-- start --

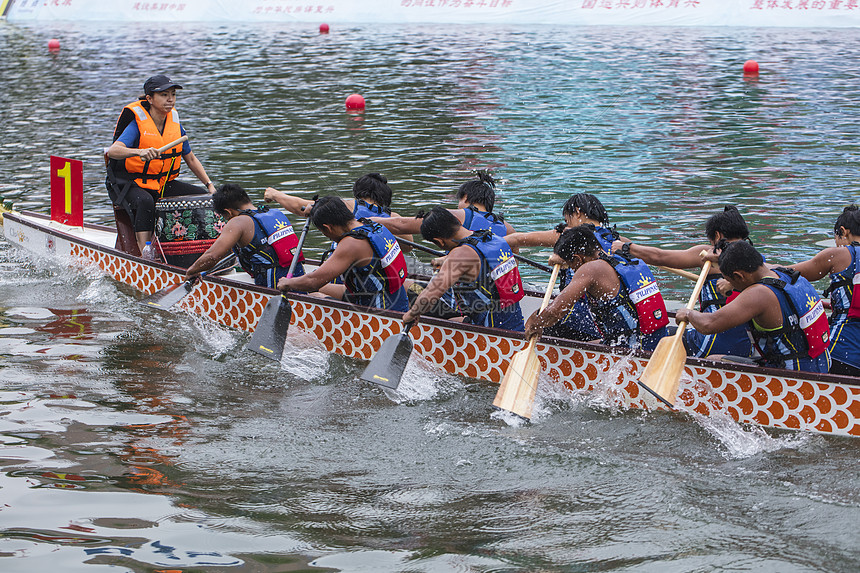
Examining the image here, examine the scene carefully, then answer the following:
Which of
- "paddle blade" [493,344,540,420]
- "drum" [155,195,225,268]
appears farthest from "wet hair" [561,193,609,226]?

-- end --

Set down each row above word for word, leaving out the pictures.

Examining the image here, examine the scene carefully, then answer the following:
Which of
- "paddle blade" [493,344,540,420]
- "drum" [155,195,225,268]
appears farthest from "wet hair" [561,193,609,226]?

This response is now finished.